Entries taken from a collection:
** BEGIN **

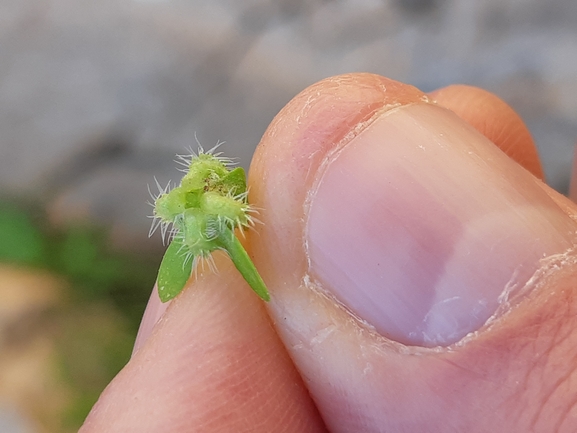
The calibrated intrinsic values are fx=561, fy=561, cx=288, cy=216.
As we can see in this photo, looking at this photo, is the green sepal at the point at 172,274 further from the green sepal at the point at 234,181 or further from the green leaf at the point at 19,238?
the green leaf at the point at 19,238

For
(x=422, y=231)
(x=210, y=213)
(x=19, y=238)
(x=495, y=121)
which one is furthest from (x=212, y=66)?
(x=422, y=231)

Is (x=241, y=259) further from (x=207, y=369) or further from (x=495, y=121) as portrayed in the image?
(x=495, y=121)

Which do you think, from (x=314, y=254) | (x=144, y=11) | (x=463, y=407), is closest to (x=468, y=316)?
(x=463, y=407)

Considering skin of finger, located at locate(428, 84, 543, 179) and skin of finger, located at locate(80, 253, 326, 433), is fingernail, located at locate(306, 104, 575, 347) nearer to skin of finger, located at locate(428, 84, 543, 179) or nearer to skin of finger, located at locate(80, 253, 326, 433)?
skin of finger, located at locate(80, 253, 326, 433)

** END **

Objective: Render everything from the line containing "Considering skin of" down to the end of the material as a Markdown table with the columns Row and Text, leaving out blank lines.

Completed task:
| Row | Text |
|---|---|
| 1 | Considering skin of finger, located at locate(428, 84, 543, 179) and skin of finger, located at locate(80, 253, 326, 433), is fingernail, located at locate(306, 104, 575, 347) nearer to skin of finger, located at locate(428, 84, 543, 179) or nearer to skin of finger, located at locate(80, 253, 326, 433)? |
| 2 | skin of finger, located at locate(80, 253, 326, 433) |